By Dr. Nancy C. Unger and Dr. Christopher McKnight Nichols

March 29, 2022

This review contains small spoilers.

Our co-edited collection, A Companion to the Gilded Age and Progressive Era Wiley (Wiley Blackwell, 2017), will be released in an updated, paperback edition this spring. As scholars who have long been immersed in this pivotal period, we were excited to learn of the lavishly produced HBO series The Gilded Age. With the exception of the fabulously successful feature film Titanic in 1997, ours is a historical period that is often overlooked in popular culture. So we were delighted when The Gilded Age generated advance reviews in mainstream publications including the New York Times and Washington Post. We hoped it would bring attention to the period we find so important in our history, especially for the light it can shed on present day problems and issues—both how they were created and how they might be remedied.

Our reaction to the first season is mixed. Certainly it is a gorgeous series: the lavish sets and beautiful costumes are dazzling, reminiscent of those in the British series Downton Abbey. This is no coincidence, as both series were created by Julian Fellowes, who, in his ability to portray the incredibly wealthy and privileged class, is to be commended for his attention to historical detail.

Like Downton, The Gilded Age focuses primarily on interpersonal relationships. Most of the conflict centers on who will prevail, the Old Money families of New York who have been controlling its social scene for generations, or the New Money families who make up for their lack of genteel history with grand fortunes generated in the new industrial age.

* **Exercise instructions**
1. In the review of The Gilded Age, who created both that series and Downton Abbey?
2. Using the review of The Gilded Age, say whether each statement agrees with it: (a) The reviewers' co-edited collection was published by Wiley Blackwell in 2017. (b) The reviewers' reaction to the first season is wholly positive. (c) Most of the conflict in the series involves Old Money and New Money families.
3. Extend the review of The Gilded Age, picking up right after its final sentence.

* **Dataset section**
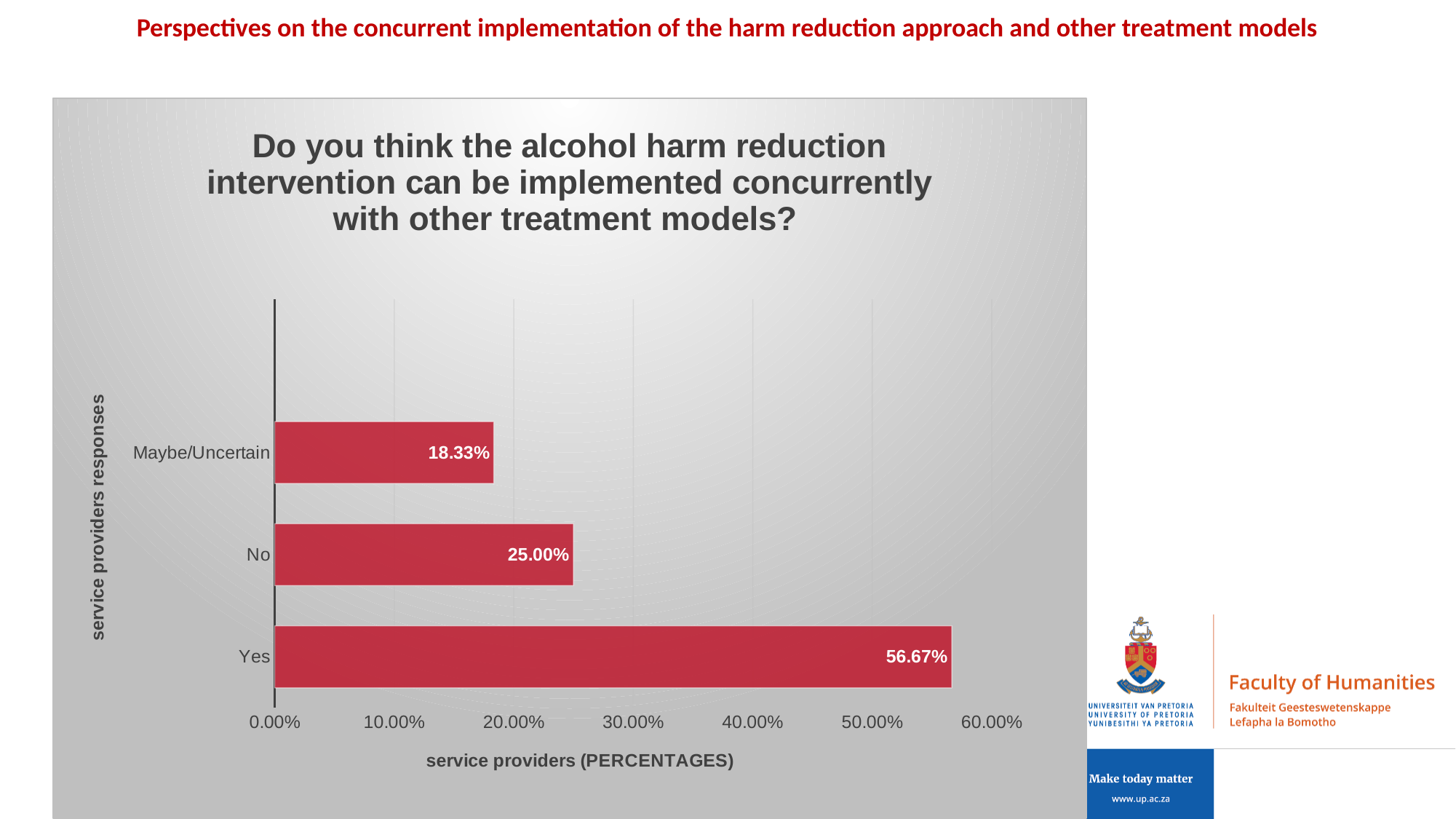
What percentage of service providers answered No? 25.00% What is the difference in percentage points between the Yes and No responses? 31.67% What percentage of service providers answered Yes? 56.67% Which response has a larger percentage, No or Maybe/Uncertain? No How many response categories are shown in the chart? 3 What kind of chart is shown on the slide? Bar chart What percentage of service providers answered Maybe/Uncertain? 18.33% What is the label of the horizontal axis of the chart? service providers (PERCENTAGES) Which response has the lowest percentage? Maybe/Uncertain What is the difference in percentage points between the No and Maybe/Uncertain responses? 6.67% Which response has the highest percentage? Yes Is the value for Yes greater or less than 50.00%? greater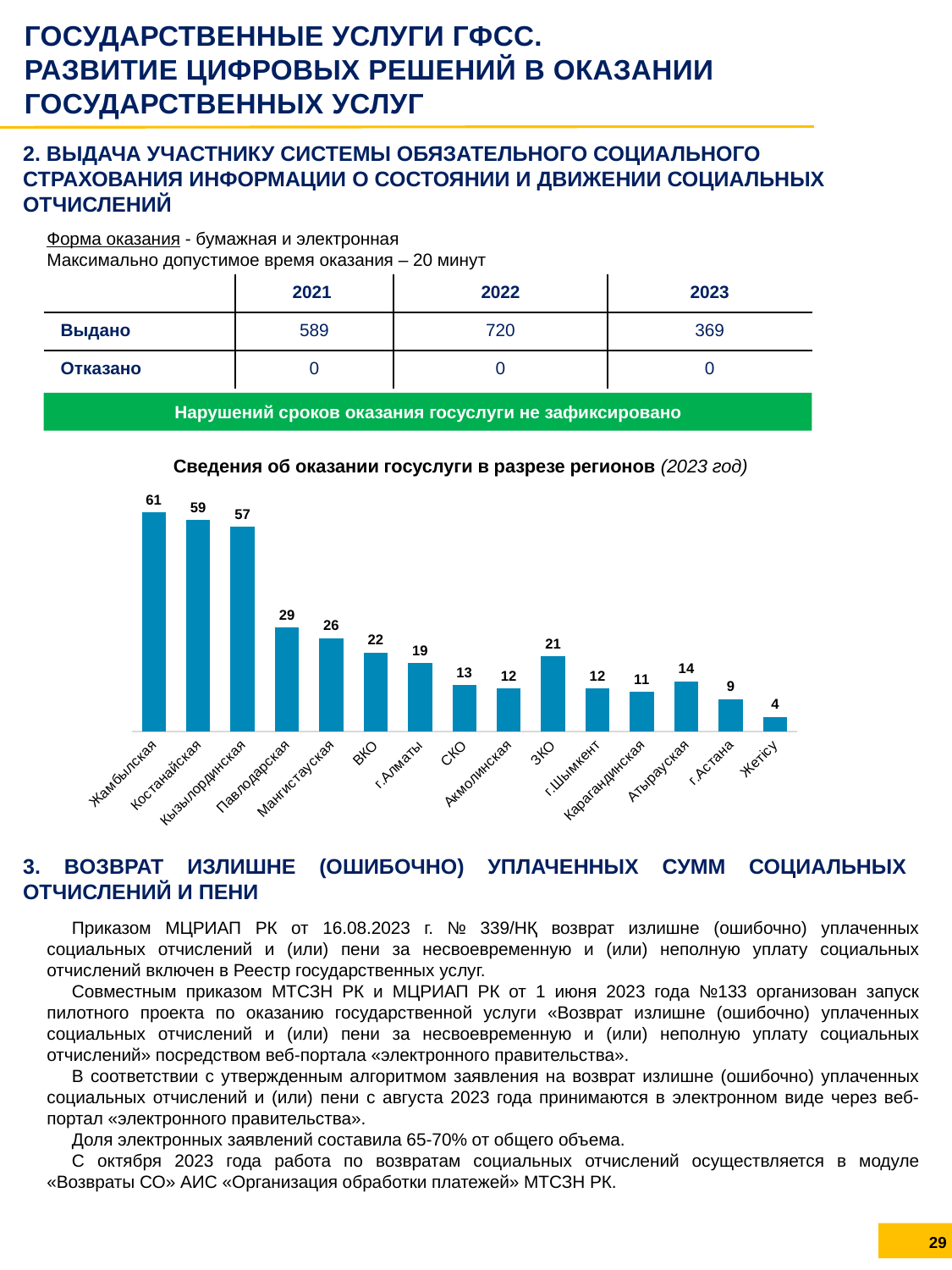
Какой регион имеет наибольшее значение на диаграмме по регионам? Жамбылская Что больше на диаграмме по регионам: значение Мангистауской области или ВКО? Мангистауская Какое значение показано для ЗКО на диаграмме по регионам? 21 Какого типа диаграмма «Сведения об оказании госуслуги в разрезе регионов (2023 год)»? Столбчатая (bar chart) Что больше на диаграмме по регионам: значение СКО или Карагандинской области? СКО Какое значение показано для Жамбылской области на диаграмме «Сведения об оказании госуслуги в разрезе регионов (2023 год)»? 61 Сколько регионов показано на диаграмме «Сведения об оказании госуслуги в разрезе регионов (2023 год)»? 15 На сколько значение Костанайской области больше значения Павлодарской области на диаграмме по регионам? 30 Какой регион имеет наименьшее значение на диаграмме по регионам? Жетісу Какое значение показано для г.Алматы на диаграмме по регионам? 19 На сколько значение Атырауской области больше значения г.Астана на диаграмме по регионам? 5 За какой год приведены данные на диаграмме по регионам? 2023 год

* **Answers to each task**
1. Julian Fellowes

2.
(a) Yes: "Wiley Blackwell, 2017"
(b) No: "Our reaction to the first season is mixed."
(c) Yes: "Most of the conflict centers on who will prevail, the Old Money families of New York who have been controlling its social scene for generations, or the New Money families"

3.
While there is much to criticize and much to celebrate in this series, our particular frustration comes down to its title. This period was termed “gilded” (gold plated) rather than solid gold. “The important word is gilded,” Fellowes expounded in an interview with Entertainment Weekly. “[T]hat tells us it was all about the surface. It was all about the look of things, making the right appearance, creating the right image.” In Fellowes’ rendering, the “gilt” of the era was glittering indeed. The series’ characters are modeled on the real-life Americans who made vast fortunes providing steel, oil, meat, beer, timber, and all the other raw materials, manufactured goods, and services vital to a burgeoning nation. But beneath this dazzling exterior chockablock with such modern marvels as street cars, telephones, electric lights, and inexpensive manufactured goods, darkness lurked. The economy was unregulated and frequently rocked by recessions and depressions.

Photograph of an opulent music room with gilded decor and chandeliers
Music room of the Vanderbilt family’s Breakers Mansion in Newport, Rhode Island. Courtesy Preservation Society of Newport County/Gavin Ashworth.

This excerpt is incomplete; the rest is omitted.